▶ Source material:
Content starts

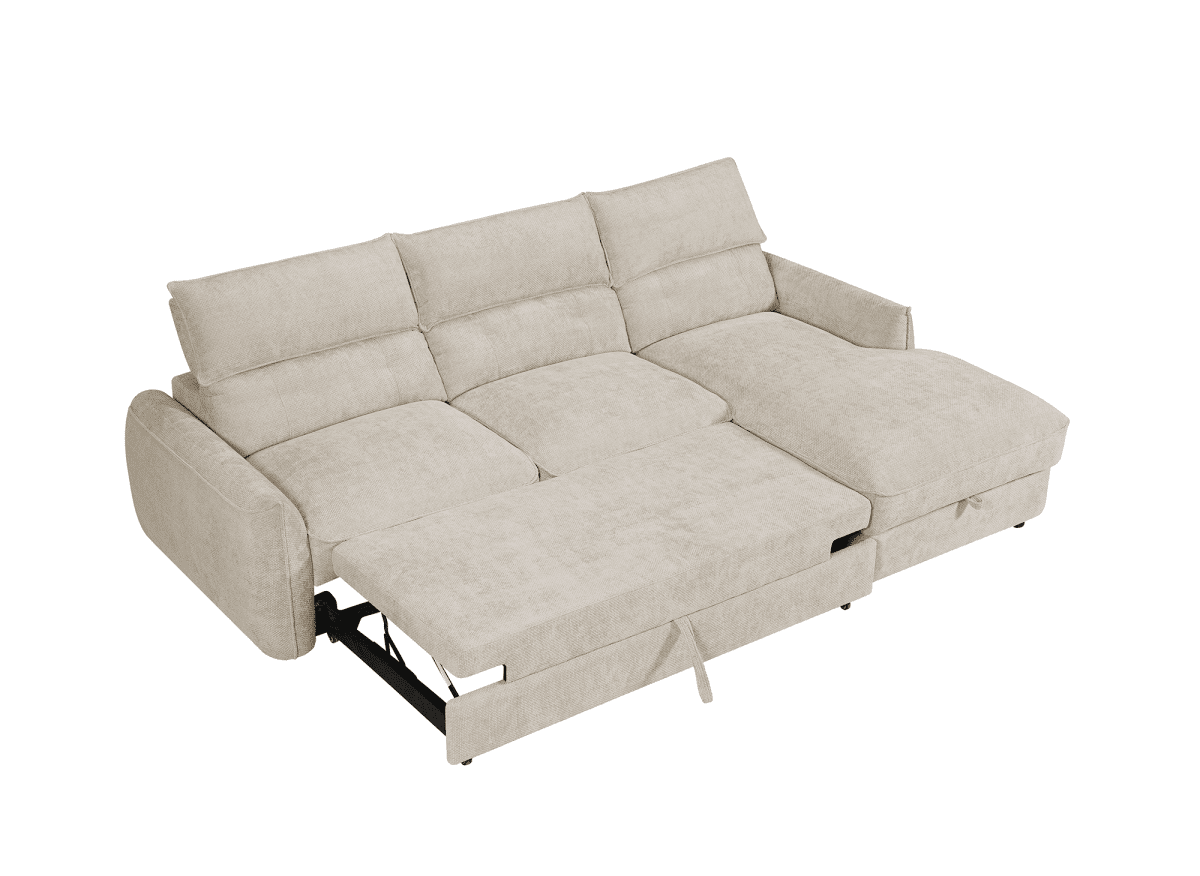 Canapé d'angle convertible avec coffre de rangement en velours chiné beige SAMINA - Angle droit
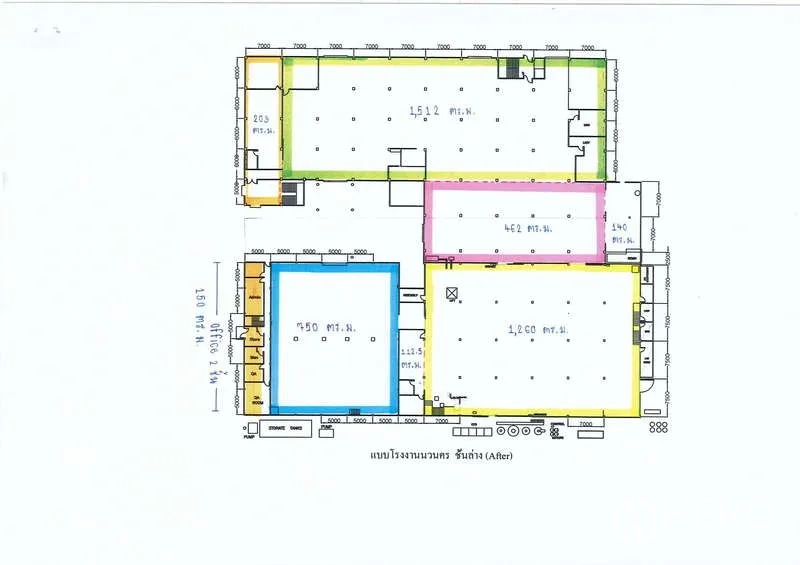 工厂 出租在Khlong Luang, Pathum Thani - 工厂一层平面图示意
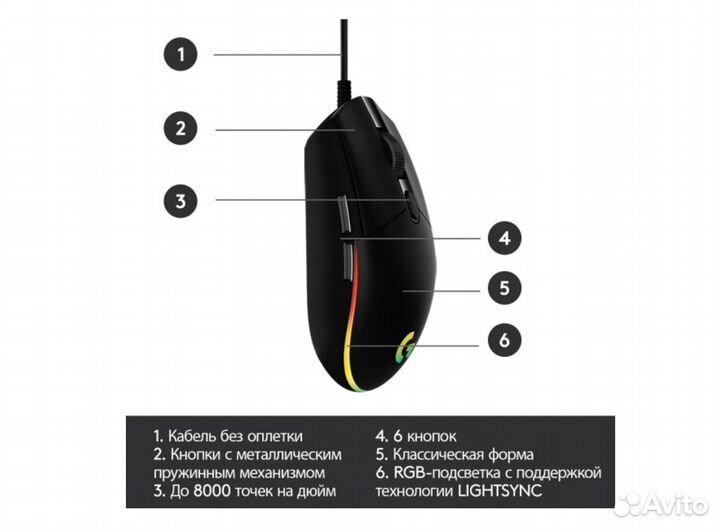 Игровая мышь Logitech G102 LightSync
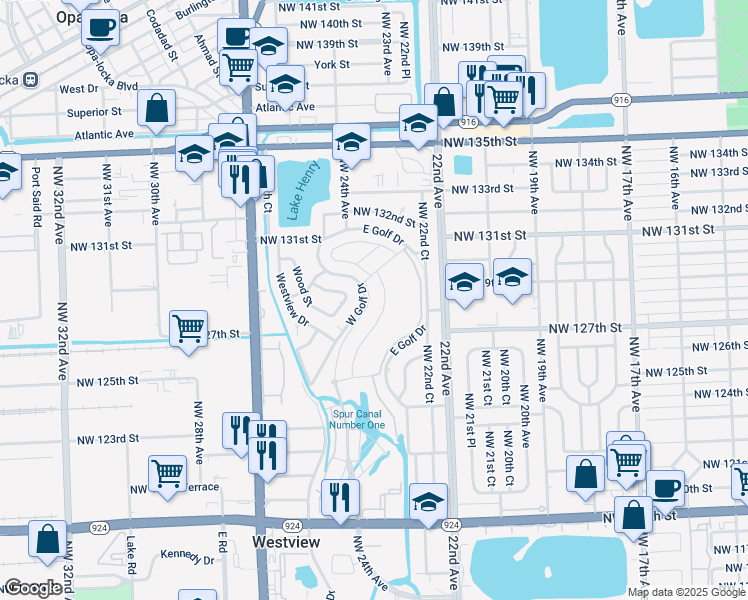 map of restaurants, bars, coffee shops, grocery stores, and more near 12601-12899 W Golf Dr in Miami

Content ends

▶ Work item: Please write the data out again exactly, but do not carry over the pictures.

▶ Response to this exercise:
 Canapé d'angle convertible avec coffre de rangement en velours chiné beige SAMINA - Angle droit
 工厂 出租在Khlong Luang, Pathum Thani - 工厂一层平面图示意
 Игровая мышь Logitech G102 LightSync
 map of restaurants, bars, coffee shops, grocery stores, and more near 12601-12899 W Golf Dr in Miami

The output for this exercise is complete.